Supervised GenServer process disappeared and wasn't restarted

Greetings!

Tonight we had an incident in production when a somewhat important GenServer process seemingly disappeared and had not been restarted by a supervisor. This is the first incident in 2.5 years since this worker had been introduced.

The GenServer in question has basically the following structure:

defmodule MyWorker do
  use GenServer, restart: :transient

  def start_link(opts) do
    GenServer.start_link(__MODULE__, opts, name: __MODULE__)
  end

  @impl GenServer
  def init(opts) do
    Process.send_after(self(), :do_work, 500)

    {:ok, opts}
  end

  @impl GenServer
  def handle_info(:do_work, state) do
    do_some_work(state)
    Process.send_after(self(), :do_work, 500)

    {:noreply, state}
  end

  defp do_some_work(state) do
     # query DB
     # send HTTP request
     # that's all - no OTP messaging, exits, etc.
  end
end

This GenServer is started as part of a Supervisor (let’s call it MySupervisor). MySupervisor uses the :one_for_one strategy, all other init options are default.

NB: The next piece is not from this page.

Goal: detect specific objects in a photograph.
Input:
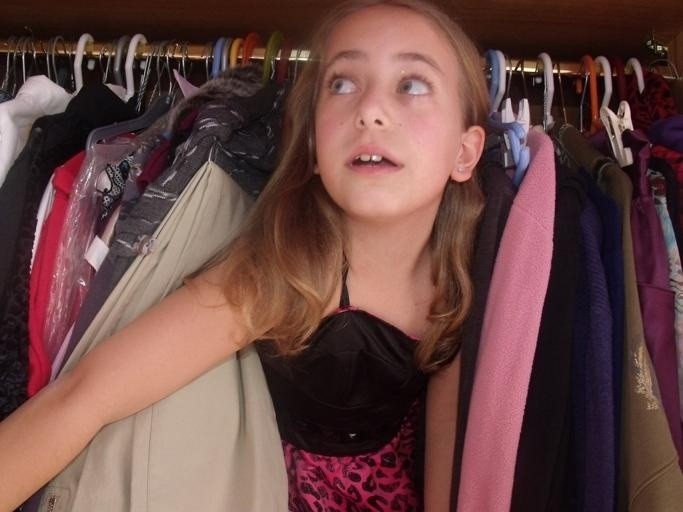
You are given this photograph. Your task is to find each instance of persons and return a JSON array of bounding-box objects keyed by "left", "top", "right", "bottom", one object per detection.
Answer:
[{"left": 1, "top": 1, "right": 493, "bottom": 512}]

When I connected to the remote console, I found out that the process is not alive - Process.whereis(MyWorker) returned nil, Supervisor.which_children(MySupervisor) returned the following entry for MyWorker:

{MyWorker, :undefined, :worker, [MyWorker]}

As far as I understand, this means MyWorker’s child spec was known to MySupervisor, but the worker process itself was not running. I restarted MyWorker with Supervisor.restart_child/2 and started figuring out what went wrong.

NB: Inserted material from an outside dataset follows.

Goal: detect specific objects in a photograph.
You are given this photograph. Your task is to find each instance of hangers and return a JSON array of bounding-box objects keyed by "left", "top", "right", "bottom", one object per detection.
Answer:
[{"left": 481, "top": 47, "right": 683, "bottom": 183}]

The obvious culprit is restart: :transient - as MyWorker was intended to work indefinitely and to never successfully terminate, it should have been :permanent. If we assume MyWorker terminated normally, it explains why it wasn’t restarted.

The problem is figuring out why MyWorker died, because it neither stops itself, nor it is explicitly stopped by some other app code. I have 2 hypotheses left:

  • some developer connected to the remote console and stopped the worker by hand (very unlikely);
  • the worker terminated with an error and was not restarted due to a bug in Supervisor (extremely unlikely).

Am I missing anything else?

1 Like

Hi :slight_smile: Welcome back!

Is there exit(:normal) or exit({:shutdown, some_value}) somewhere in your code that could have been called by that process?

Or maybe it was linked to another process that exits with shutdown? I don’t remember how GenServer behaves in that case.

2 Likes

Thanks for the reply, I think you nailed the two most possible cases that I haven’t though of!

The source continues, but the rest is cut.